(PROBLEM STATEMENT)
Write out the lines of the data word for word, starting at the line that contains "What order, from closest to farthest, do" and ending at the line that contains "5. sheer curtain ([561, 107, 616, 580])".

(INFORMATION SHOWN)
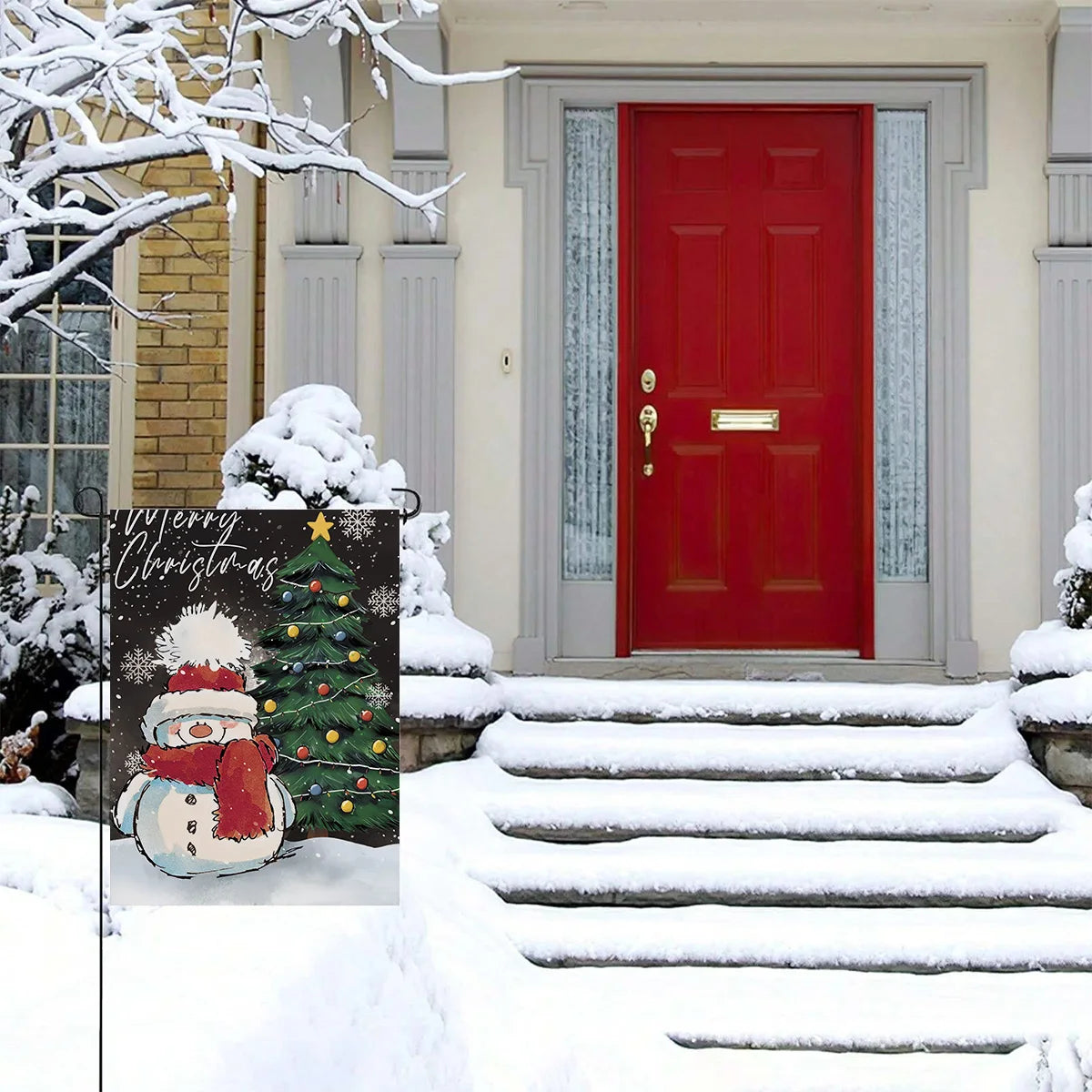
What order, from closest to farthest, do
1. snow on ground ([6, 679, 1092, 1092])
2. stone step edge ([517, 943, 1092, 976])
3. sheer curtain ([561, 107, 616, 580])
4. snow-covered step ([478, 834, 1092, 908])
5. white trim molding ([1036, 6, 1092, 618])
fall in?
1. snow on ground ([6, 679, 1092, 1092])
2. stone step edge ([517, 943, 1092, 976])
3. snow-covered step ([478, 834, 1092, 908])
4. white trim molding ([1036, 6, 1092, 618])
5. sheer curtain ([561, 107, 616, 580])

--

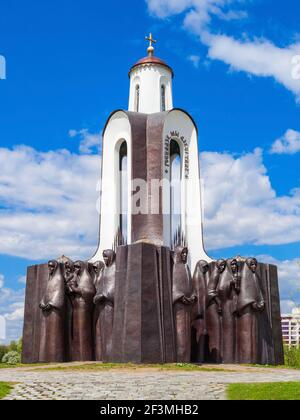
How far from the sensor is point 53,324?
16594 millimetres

(EXERCISE SOLUTION)
What order, from closest to farthest, do
1. snow on ground ([6, 679, 1092, 1092])
2. stone step edge ([517, 943, 1092, 976])
3. sheer curtain ([561, 107, 616, 580])
4. snow-covered step ([478, 834, 1092, 908])
5. white trim molding ([1036, 6, 1092, 618])
fall in?
1. snow on ground ([6, 679, 1092, 1092])
2. stone step edge ([517, 943, 1092, 976])
3. snow-covered step ([478, 834, 1092, 908])
4. white trim molding ([1036, 6, 1092, 618])
5. sheer curtain ([561, 107, 616, 580])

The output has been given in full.